Along the second line, I was thinking of:
$$\int_X\varphi(x)d\mu(x)=\int_X\int_0^1\mathbf{1}_{A(s)}(x)dsd\mu(x)=\int_0^1\mu(\{\varphi\geq s\} ds$$
Now, if $s\in[0,1]\to\mu(\{\varphi\geq s\})\in\mathbb{R}$ was continuous, then we would be done I think, via Weierstrass. But I don't think this need to be the case in general ($\mu$ may have atoms). Similarly for $\int_Y\psi(y)d\nu(y)$.\
Any help would be precious.
P.S. In the case where we deal with a linear functional defined over a compact convex subset of a Banach space, I think a similar problem could be adressed using the Choquet representation theorem (https://en.wikipedia.org/wiki/Choquet_theory). But here I don't know whether $\tilde{\Phi}_C$ is compact (I don't remember compactness criteria in $L^1$, my functional analysis is suer-rusty) and more fundamentally, I don't think $\mathsf{Ext}(\tilde{\Phi}_C)\subseteq\{(1_A,-1_B)\ |\ A\ \text{closed}\}$. We are only proving that the latter is a "convex basis" for $\tilde{\Phi}_C$
 A: To solve point 2 we don't need an infinite dimensional Jensen's inequality.It would be an overkill here.

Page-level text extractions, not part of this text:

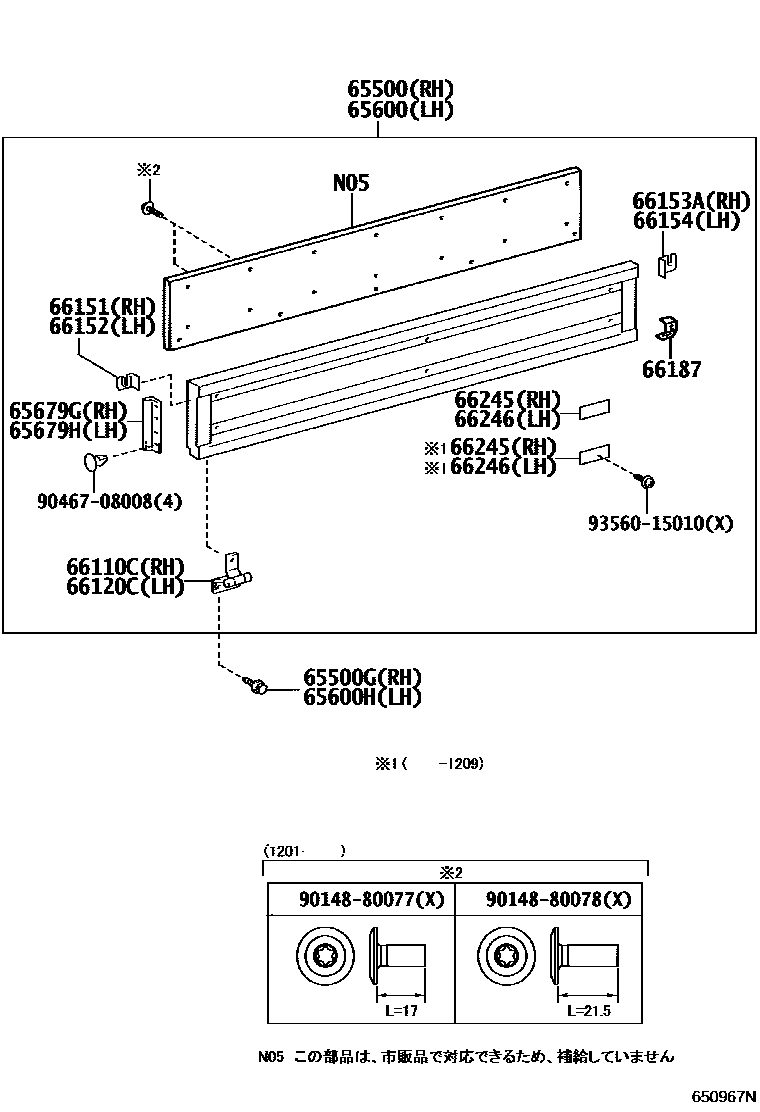 65500(RH)
65600(LH)

※2

N05

66153A(RH)
66154(LH)

66151(RH)
66152(LH)

66187

65679G(RH)
65679H(LH)

66245(RH)
66246(LH)

※1 66245(RH)
※1 66246(LH)

90467-08008(4)

93560-15010(X)

66110C(RH)
66120C(LH)

65500G(RH)
65600H(LH)

※1(　　-1209)

(1201-　　)

※2

| 90148-80077(X) | 90148-80078(X) |
|---|---|
| L=17 | L=21.5 |

N05　この部品は、市販品で対応できるため、補給していません

650967N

Indeed, it is sufficient to keep on reasoning along the lines described in the question. Using Fubini and linearity:
$$J(\varphi,\psi)=\int_X\varphi(x)d\mu(x)+\int_Y\psi d\nu(y)=$$
$$\int_X\int_0^1\mathbf{1}_{A(s)}(x)dsd\mu(x)+\int_Y\int_0^1-\mathbf{1}_{B(s)}(y)dsd\nu(y)$$
$$=\int_0^1\underbrace{\left[\int_X\mathbf{1}_{A(s)}(x)d\mu(x)-\int_Y\mathbf{1}_{B(s)}(y)d\nu(y)\right]}_{f(s)}ds$$
$$=\mathbb{E}[f(U)]$$
where $U$ is uniformly distributed over $[0,1]$.

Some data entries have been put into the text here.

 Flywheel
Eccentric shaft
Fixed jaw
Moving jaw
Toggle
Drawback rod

Then, by contrapositive $\exists s^*$ such that:
$$f(s^*)=\int_X\mathbf{1}_{A(s^*)}(x)-\int_Y\mathbf{1}_{B(s^*)}(y)\geq \mathbb{E}[f(U)]$$
And we conclude. Continuity of $f$ is not needed, as we do not need to bound $\mathbb{E}[f(U)]$ by  $\max_{s\in [0,1]} f(s)$ to the ends of the proof.
Still I would be curious about Jensen's inequality in infinite dimension: it would allow to tackle similar problems where this kind of "one-dimensional reduction" is not available.